◆ TRECHO DA PÁGINA
◇ ◇ ◇
O que é o teatro se não a arte de representar papéis? Com certeza, esta não é uma boa definição. Porém sabe-se que teatro não significa prédios/edifícios, narrativas, atores, formas e estilos. Em sua obra A porta aberta: reflexões sobre a interpretação, Peter Brook (2011) discute este problema conceitual destacando a dificuldade para definir a palavra “teatro”; por fim se satisfaz afirmando que a essência do teatro reside num mistério chamado “o momento presente” e este por sua vez é surpreendente.

Para este breve escrito fico com essa breve definição do teatro como sendo a “a arte de representar papéis”. Da peça teatral participam todos os presentes: atores, plateia e os demais envolvidos no espetáculo. No teatro a sensibilidade sai por todos os poros, pois ele é genuíno, tenso, emocionante, inteligente, envolvente. As narrativas teatrais são histórias “ao vivo e a cores”.

Teatro é vida, afirma Peter Brook (2011), mas não se pode apresentar no teatro a “vida tal como ela é” porque seria tedioso. Também não se pode deixar de mostrar a vida porque não haveria identificação com a plateia. Mas então como se faz teatro? Teatro se faz com atores, pessoas que emprestam aos personagens uma exuberante vida interior.

Nas palavras do autor, “vamos ao teatro para um encontro com a vida, mas se não houver diferença entre a vida lá fora e a vida em cena, o teatro não terá sentido. Não há razão para fazê-lo. Se aceitarmos, porém que a vida no teatro é mais visível, mas vivida do que lá fora, então veremos que é a mesma coisa e, ao mesmo tempo, um tanto diferente. Convém acrescentar algumas particularidades. A vida no teatro é mais compreensível e intensa por que é mais concentrada (Brook, 2011, p.8).

Na vida real, utilizamos muitas palavras desordenadas e repetitivas. No palco a vida está mais condensada no tempo e no espaço. Com alguns movimentos e poucas palavras, atores conseguem dizer e fazer sentir o que na vida real levaria horas e talvez meses para ser tido ou sentido. Atores não são marionetes, pois se fossem, poder-se-ia dispensá-los e deixar que bonecos traduzissem as narrativas teatrais e não importa se é a obra Hamlet ou qualquer outra narrativa comercial.
◇ ◇ ◇
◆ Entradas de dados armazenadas
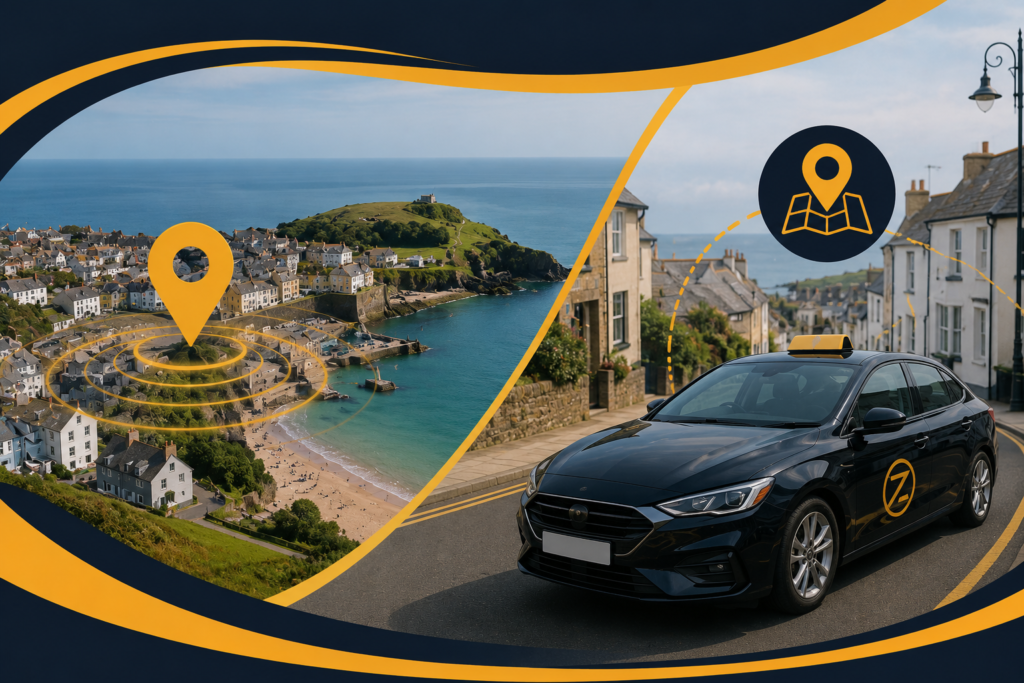 tenby taxis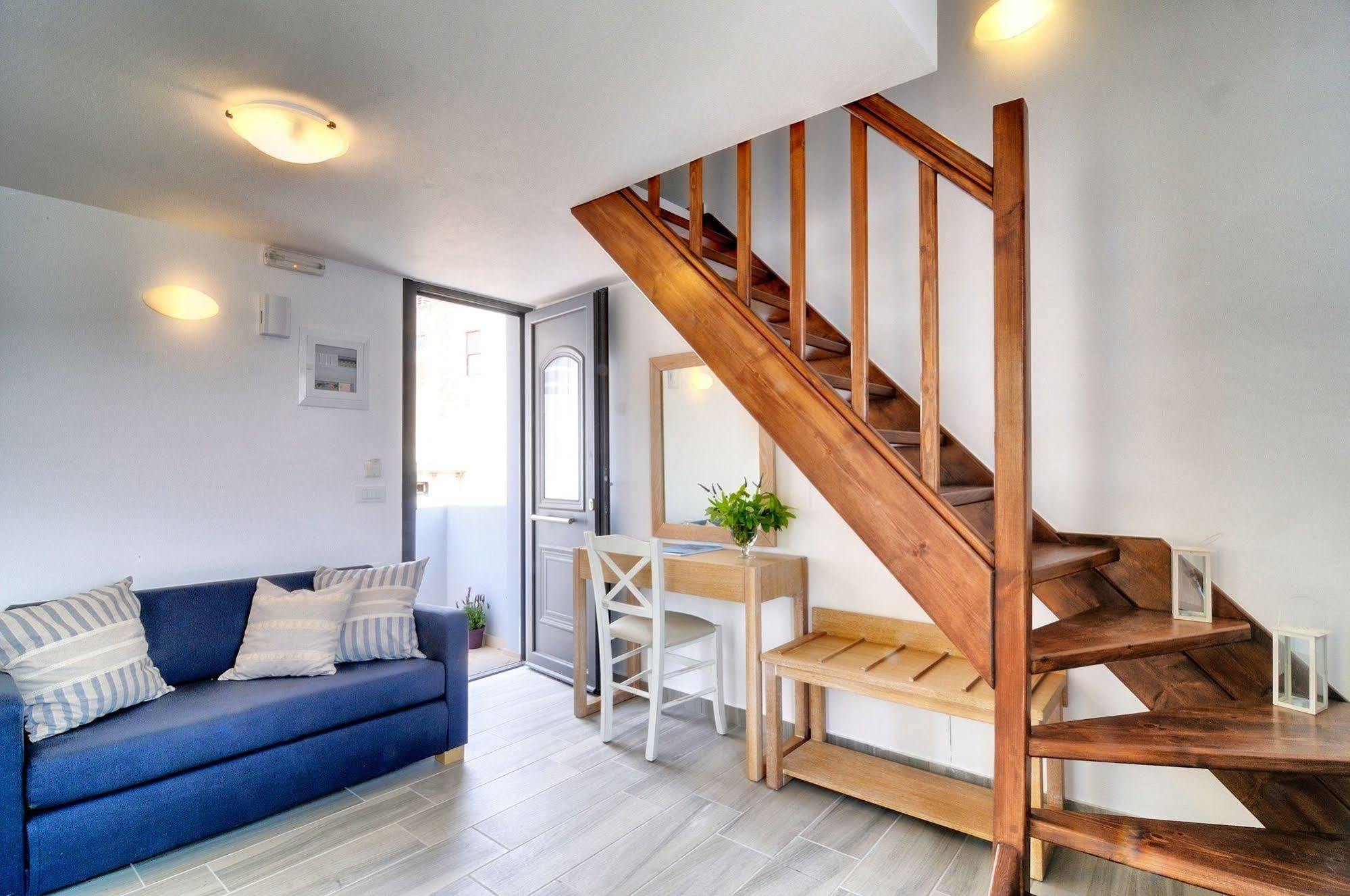 Myrtos Mare Suites Εξωτερικό φωτογραφία
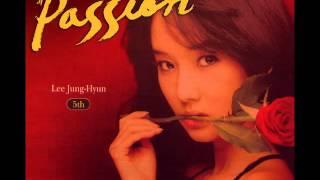 이정현 (Lee Jung Hyun) - 우린 아직 사랑하고 있다 (We Still Love Each Other) (5집 Passion)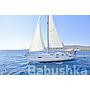 Book yachts online - sailboat - Bavaria Cruiser 40 - Babushka - rent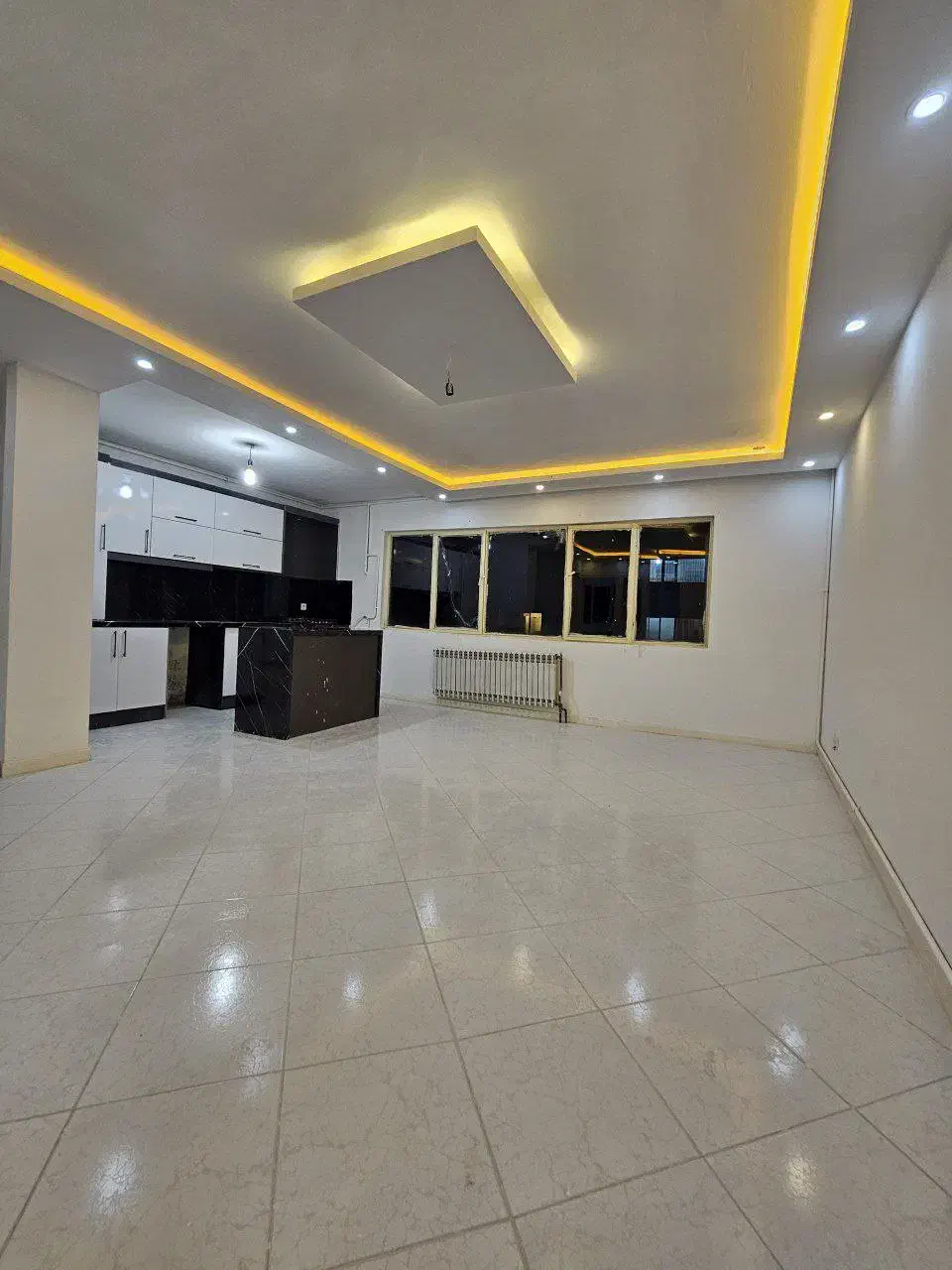 رهن کامل واحد 80 متری فول درجه 1 فاز3 جنب امکانات|اجارهٔ آپارتمان|هشتگرد, فاز ۳ مهستان|دیوار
◇ ◇ ◇
◆ EXERCÍCIOS A RESOLVER
1. Atualize o texto sobre teatro reescrevendo tudo desde "Nas palavras do" até "(Brook, 2011, p.8).", com "teatro" substituído por "palco".
2. Segundo o texto sobre teatro, em que reside a essência do teatro para Peter Brook?

◆ RESPOSTAS DOS EXERCÍCIOS
1.
Nas palavras do autor, “vamos ao palco para um encontro com a vida, mas se não houver diferença entre a vida lá fora e a vida em cena, o palco não terá sentido. Não há razão para fazê-lo. Se aceitarmos, porém que a vida no palco é mais visível, mas vivida do que lá fora, então veremos que é a mesma coisa e, ao mesmo tempo, um tanto diferente. Convém acrescentar algumas particularidades. A vida no palco é mais compreensível e intensa por que é mais concentrada (Brook, 2011, p.8).

2. Num mistério chamado "o momento presente".